/generic-encoders

Primary LanguagePythonMIT LicenseMIT

CircleCI PyPI version

Generic encoders for data in python

This package contains an assortment of encoders, serializers, packers, etc...which I've found useful over the years, many of them are composable.

Installation

$ pip install generic-encoders

Usage

Basic Example

>>> from generic_encoders import ComposedEncoder, GzipEncoder, Base64Encoder, TextEncoder

>>> print(ComposedEncoder(TextEncoder(), GzipEncoder(), Base64Encoder()).encode('Hello world'))
b'H4sIAI0PKlsC//NIzcnJVyjPL8pJAQBSntaLCwAAAA=='

Combining Encoders

Encoders can be composed via the ComposedEncoder class. A favorite of mine is the MessagePack, lz4, base64, ascii encoder which can be constructed like so:

>>> from generic_encoders import ComposedEncoder, MsgPackEncoder, Lz4Encoder, Base64Encoder, TextEncoder

>>> encoder = ComposedEncoder(MsgPackEncoder(), Lz4Encoder(), Base64Encoder(), TextEncoder().inverted)
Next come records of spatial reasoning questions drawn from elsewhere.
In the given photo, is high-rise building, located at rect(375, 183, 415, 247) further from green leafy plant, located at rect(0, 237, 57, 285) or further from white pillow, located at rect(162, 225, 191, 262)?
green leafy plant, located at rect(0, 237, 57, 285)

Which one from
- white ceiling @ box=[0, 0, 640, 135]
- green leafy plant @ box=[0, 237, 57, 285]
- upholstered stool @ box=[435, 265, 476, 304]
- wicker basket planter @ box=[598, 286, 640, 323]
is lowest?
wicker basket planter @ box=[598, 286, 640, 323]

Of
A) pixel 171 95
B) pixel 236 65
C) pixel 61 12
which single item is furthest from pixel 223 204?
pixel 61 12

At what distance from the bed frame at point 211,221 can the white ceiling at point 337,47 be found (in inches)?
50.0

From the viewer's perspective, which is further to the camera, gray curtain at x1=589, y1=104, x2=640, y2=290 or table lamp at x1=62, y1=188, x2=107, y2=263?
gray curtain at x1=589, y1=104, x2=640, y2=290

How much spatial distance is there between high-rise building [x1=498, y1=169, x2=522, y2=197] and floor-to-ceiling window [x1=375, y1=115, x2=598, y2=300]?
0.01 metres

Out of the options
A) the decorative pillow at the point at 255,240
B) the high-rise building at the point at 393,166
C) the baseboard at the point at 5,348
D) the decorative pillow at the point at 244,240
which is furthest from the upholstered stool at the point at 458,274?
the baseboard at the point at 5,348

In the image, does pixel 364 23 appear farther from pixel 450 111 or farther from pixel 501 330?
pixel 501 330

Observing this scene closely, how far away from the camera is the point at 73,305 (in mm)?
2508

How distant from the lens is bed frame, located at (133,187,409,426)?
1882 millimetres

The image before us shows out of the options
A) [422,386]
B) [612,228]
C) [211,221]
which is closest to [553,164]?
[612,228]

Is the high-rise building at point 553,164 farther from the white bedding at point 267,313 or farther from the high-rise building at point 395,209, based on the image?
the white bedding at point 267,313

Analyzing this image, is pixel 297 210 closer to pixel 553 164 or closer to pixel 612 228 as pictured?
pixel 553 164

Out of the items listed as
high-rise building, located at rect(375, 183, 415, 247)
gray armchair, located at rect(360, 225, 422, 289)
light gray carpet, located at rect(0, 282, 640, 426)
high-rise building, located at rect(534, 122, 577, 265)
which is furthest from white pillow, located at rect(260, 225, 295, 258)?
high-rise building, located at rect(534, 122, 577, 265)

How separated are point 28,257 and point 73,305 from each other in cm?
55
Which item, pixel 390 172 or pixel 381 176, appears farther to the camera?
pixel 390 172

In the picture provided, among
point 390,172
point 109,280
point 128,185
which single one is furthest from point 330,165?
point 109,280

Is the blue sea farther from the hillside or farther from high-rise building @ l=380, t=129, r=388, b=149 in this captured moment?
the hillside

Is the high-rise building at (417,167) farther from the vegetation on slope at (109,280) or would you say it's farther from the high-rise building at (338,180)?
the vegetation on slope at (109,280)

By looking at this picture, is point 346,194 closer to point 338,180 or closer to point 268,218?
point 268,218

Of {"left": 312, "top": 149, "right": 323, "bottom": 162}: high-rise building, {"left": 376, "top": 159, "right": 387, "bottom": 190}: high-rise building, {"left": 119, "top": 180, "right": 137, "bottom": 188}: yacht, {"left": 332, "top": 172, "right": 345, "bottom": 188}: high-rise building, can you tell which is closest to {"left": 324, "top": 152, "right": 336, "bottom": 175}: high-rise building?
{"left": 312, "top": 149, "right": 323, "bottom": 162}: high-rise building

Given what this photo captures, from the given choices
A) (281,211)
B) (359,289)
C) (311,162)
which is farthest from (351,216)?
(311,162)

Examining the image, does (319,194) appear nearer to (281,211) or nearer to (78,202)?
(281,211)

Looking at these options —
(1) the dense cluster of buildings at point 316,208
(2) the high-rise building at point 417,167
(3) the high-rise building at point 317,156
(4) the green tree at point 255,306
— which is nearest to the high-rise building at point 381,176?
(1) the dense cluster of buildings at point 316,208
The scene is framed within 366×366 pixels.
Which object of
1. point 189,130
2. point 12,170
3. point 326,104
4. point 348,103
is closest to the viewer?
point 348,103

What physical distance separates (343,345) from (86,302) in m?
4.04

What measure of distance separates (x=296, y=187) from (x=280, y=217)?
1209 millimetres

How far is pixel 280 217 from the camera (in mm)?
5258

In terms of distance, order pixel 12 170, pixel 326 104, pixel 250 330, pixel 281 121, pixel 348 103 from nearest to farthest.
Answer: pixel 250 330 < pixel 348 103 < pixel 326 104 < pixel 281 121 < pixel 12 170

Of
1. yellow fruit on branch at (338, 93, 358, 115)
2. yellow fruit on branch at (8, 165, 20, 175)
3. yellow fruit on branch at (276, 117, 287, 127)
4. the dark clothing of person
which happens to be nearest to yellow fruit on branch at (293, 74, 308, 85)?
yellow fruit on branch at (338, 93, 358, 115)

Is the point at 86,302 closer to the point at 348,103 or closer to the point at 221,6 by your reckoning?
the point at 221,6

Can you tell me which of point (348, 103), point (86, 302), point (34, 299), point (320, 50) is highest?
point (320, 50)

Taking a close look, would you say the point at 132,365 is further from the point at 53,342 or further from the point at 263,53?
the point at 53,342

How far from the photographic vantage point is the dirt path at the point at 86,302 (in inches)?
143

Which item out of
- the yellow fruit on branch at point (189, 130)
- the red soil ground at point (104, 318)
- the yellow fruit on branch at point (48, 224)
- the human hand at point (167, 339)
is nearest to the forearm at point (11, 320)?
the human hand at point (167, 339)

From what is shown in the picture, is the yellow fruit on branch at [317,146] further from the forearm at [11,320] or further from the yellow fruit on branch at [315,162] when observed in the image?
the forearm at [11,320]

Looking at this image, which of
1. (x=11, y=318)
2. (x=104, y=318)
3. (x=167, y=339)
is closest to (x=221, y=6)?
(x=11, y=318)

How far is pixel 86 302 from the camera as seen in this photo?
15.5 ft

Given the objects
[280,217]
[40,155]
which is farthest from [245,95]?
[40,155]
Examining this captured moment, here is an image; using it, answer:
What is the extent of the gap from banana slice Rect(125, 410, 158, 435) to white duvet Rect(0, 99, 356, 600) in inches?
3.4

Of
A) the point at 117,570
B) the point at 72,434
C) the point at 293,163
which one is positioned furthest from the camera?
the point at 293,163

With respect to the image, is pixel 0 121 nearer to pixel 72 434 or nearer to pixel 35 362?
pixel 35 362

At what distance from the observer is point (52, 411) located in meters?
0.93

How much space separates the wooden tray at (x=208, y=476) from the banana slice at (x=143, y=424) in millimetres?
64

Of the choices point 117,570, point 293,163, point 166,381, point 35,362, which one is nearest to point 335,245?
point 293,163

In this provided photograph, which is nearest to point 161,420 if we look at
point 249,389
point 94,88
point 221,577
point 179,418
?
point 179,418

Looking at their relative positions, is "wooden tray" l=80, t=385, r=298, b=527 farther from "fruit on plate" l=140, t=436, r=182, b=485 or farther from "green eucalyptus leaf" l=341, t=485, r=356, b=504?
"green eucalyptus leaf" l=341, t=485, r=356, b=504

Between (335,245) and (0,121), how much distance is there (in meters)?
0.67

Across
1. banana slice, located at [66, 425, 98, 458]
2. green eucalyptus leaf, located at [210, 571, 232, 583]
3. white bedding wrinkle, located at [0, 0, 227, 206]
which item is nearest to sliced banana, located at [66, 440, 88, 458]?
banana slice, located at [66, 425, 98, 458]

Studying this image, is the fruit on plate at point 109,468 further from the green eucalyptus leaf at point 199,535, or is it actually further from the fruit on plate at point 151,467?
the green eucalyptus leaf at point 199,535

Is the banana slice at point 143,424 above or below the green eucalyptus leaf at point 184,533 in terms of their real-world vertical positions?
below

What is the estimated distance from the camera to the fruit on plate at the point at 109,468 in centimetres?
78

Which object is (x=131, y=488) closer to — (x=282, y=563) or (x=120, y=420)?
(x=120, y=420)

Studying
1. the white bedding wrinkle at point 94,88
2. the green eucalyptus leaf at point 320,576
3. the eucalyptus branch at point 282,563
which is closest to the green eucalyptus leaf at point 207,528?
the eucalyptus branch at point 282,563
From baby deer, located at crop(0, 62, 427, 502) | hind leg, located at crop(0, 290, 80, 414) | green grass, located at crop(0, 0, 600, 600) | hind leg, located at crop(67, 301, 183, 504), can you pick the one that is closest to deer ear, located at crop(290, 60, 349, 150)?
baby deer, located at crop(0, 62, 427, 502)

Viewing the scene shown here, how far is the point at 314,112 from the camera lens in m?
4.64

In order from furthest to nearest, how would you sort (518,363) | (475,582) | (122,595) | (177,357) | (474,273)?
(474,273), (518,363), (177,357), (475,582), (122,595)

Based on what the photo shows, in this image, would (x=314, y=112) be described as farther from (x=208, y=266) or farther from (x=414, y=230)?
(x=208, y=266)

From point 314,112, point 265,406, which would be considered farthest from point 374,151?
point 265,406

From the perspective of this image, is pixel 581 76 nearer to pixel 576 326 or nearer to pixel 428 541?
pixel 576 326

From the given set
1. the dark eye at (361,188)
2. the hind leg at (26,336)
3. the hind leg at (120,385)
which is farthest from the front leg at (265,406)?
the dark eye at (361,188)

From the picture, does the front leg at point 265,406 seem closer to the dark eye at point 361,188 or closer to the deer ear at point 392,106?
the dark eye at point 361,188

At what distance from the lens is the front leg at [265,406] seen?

If an encoder is not capable of accepting the output/input of a parent encoder an EncoderLinkError exception will be raised.

Inverting Encoders

Encoders can be inverted, so that their input becomes thier output and their output their input via the inverted property, this can be particularly useful when dealing with text encoders.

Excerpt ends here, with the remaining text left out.